Item 3.02. |
Unregistered Sales of Equity Securities. |
On December 5, 2024, Houlihan Lokey, Inc. (the “Company”) closed its previously announced acquisition (the “Acquisition”) of all of the interests of Waller Helms Advisors LLC, an Illinois limited liability company. In connection with the closing of the Acquisition, as partial consideration for the Acquisition, the Company issued to the sellers an aggregate of 635,834 shares (the “Closing Shares”) of the Company’s Class B common stock, par value $0.001 per share (“Class B common stock”), consisting of (i) 386,428 shares of Class B common stock that are fully vested and (ii) 249,406 shares of Class B common stock that are subject to certain repurchase rights in favor of the Company.
Based upon the achievement of certain post-closing revenue performance measures over four measurement periods following the closing of the Acquisition, the Company has agreed to issue additional fully-vested shares of Class B common stock with a maximum aggregate value of up to approximately $60.0 million (the “Earn-Out Shares”), in each case, to be calculated using the trailing 10-day average closing price for the Company’s Class A common stock, $0.001 par value per share ( “Class A common stock”), immediately prior to the last date of the applicable measurement period.
The issuance of the Closing Shares to the sellers in connection with the Acquisition was, and the issuances of the Earn-Out Shares will be, made in reliance upon the exemption from registration provided by Section 4(a)(2) of the Securities Act of 1933, as amended (the “Securities Act”), and/or Regulation D promulgated under the Securities Act, as transactions not involving a public offering. The Company has entered into a registration rights agreement with the sellers, pursuant to which the Company has agreed to use commercially reasonable efforts to register for resale under the Securities Act the Class A common stock into which the Closing Shares and Earn-Out Shares are convertible.

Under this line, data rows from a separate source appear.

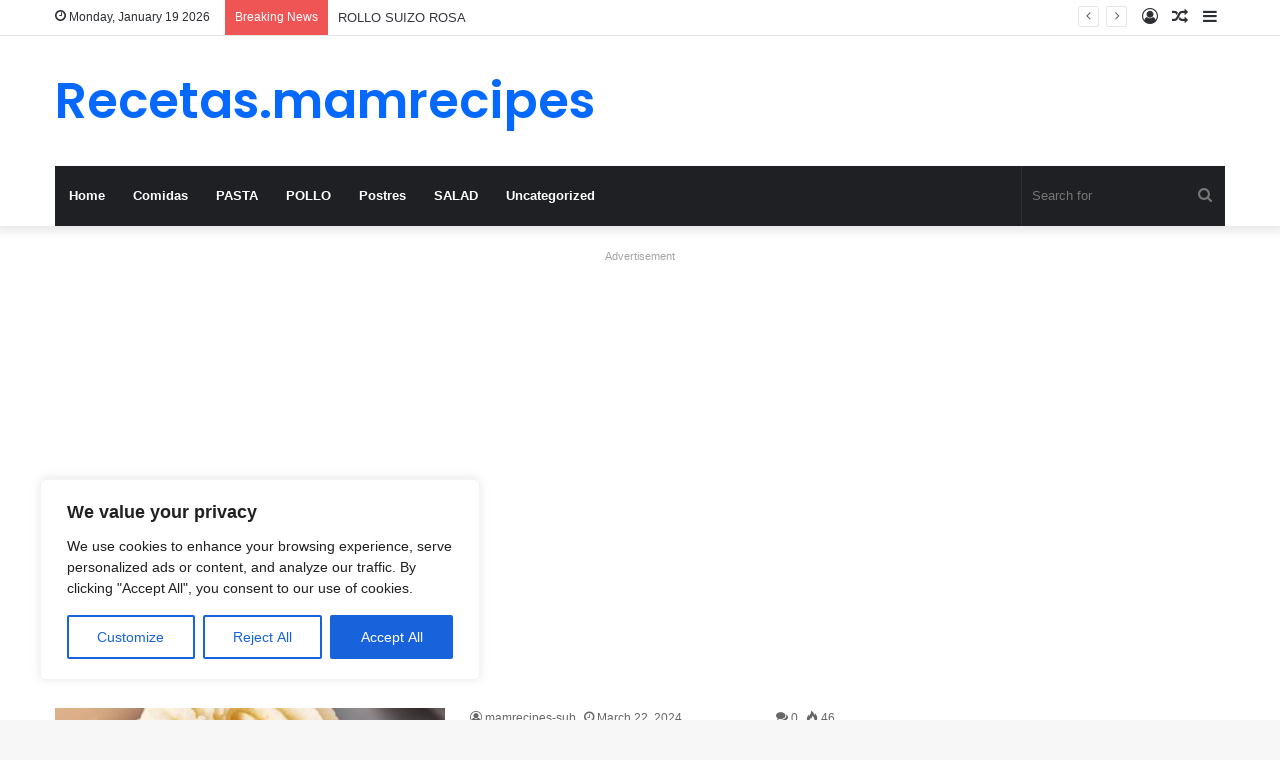

--- FILE ---
content_type: text/html; charset=utf-8
request_url: https://www.google.com/recaptcha/api2/aframe
body_size: 267
content:
<!DOCTYPE HTML><html><head><meta http-equiv="content-type" content="text/html; charset=UTF-8"></head><body><script nonce="Lj3RzL-jcM-uuczZqhJimA">/** Anti-fraud and anti-abuse applications only. See google.com/recaptcha */ try{var clients={'sodar':'https://pagead2.googlesyndication.com/pagead/sodar?'};window.addEventListener("message",function(a){try{if(a.source===window.parent){var b=JSON.parse(a.data);var c=clients[b['id']];if(c){var d=document.createElement('img');d.src=c+b['params']+'&rc='+(localStorage.getItem("rc::a")?sessionStorage.getItem("rc::b"):"");window.document.body.appendChild(d);sessionStorage.setItem("rc::e",parseInt(sessionStorage.getItem("rc::e")||0)+1);localStorage.setItem("rc::h",'1768865057032');}}}catch(b){}});window.parent.postMessage("_grecaptcha_ready", "*");}catch(b){}</script></body></html>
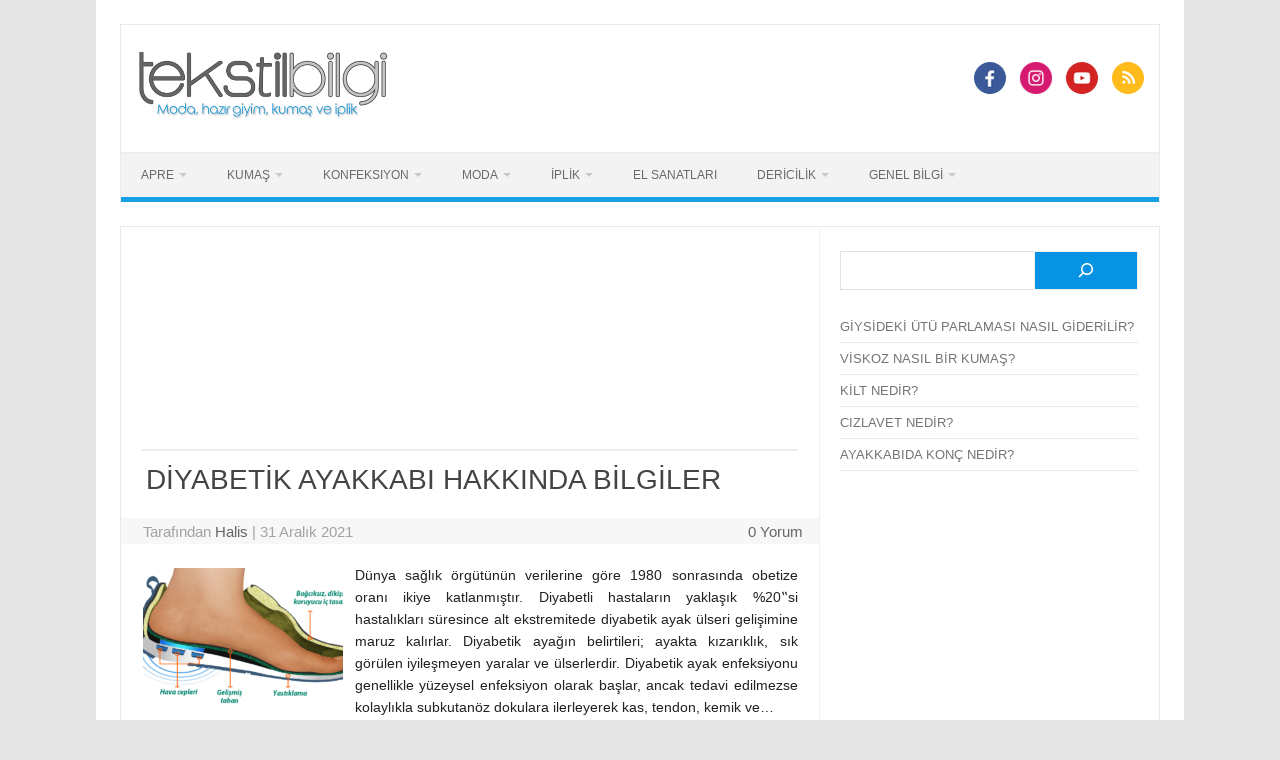

--- FILE ---
content_type: text/html; charset=utf-8
request_url: https://www.google.com/recaptcha/api2/aframe
body_size: 267
content:
<!DOCTYPE HTML><html><head><meta http-equiv="content-type" content="text/html; charset=UTF-8"></head><body><script nonce="jQm3CAAo9NWoy6jMzTC_mg">/** Anti-fraud and anti-abuse applications only. See google.com/recaptcha */ try{var clients={'sodar':'https://pagead2.googlesyndication.com/pagead/sodar?'};window.addEventListener("message",function(a){try{if(a.source===window.parent){var b=JSON.parse(a.data);var c=clients[b['id']];if(c){var d=document.createElement('img');d.src=c+b['params']+'&rc='+(localStorage.getItem("rc::a")?sessionStorage.getItem("rc::b"):"");window.document.body.appendChild(d);sessionStorage.setItem("rc::e",parseInt(sessionStorage.getItem("rc::e")||0)+1);localStorage.setItem("rc::h",'1769426922979');}}}catch(b){}});window.parent.postMessage("_grecaptcha_ready", "*");}catch(b){}</script></body></html>

--- FILE ---
content_type: application/javascript; charset=utf-8
request_url: https://fundingchoicesmessages.google.com/f/AGSKWxWl-CU030rEGJADtMez3rQddVzivQik-0P60GbmWclltYlt_FzO79JdGYixrRH2Aa0B6Q5VyR87vfQhY-E1zvR_iWrPm3yXInqOMjDoAuDzh8rLAm4_nhUJvkBRqNNRkD6Wbi2MiegwF1Fm7v8rHYZd5QgZlXwHZaNMQKey1tj6kmFXSaJuyLbH-meU/__764x70./ads/menu_/adbuddy./adtology./adiframem1.
body_size: -1288
content:
window['9fcbd300-e7d3-41e6-80fa-757deea98244'] = true;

On December 9, 2024, the Company filed with the Securities and Exchange Commission a prospectus supplement pursuant to Rule 424(b) under the Securities Act of 1933, as amended, relating to the possible resale of up to 715,659 shares of the Company’s Class A common stock issuable upon conversion of an equal number of shares of the Company’s Class B common stock issued or issuable to the selling stockholders in connection with the Acquisition. The 715,659 shares of Class A common stock consist of (i) 635,834 shares of Class A common stock issuable upon conversion of the Closing Shares issued to the selling stockholders and (ii) up to 79,825 shares of Class A common stock issuable upon conversion of a like number of Earn-Out Shares issuable to the selling stockholders upon the attainment of certain post-closing performance targets. The Company is filing as Exhibit 5.1 to this Current Report on Form 8-K an opinion of its counsel, Latham & Watkins LLP, regarding certain Delaware law issues concerning the shares of Class A common stock that may be offered and sold pursuant to the prospectus supplement and the accompanying prospectus.
This Current Report shall not constitute an offer to sell or the solicitation of an offer to buy nor shall there be any sale of these securities in any state in which such offer, solicitation or sale would be unlawful prior to registration or qualification under the securities laws of any such state.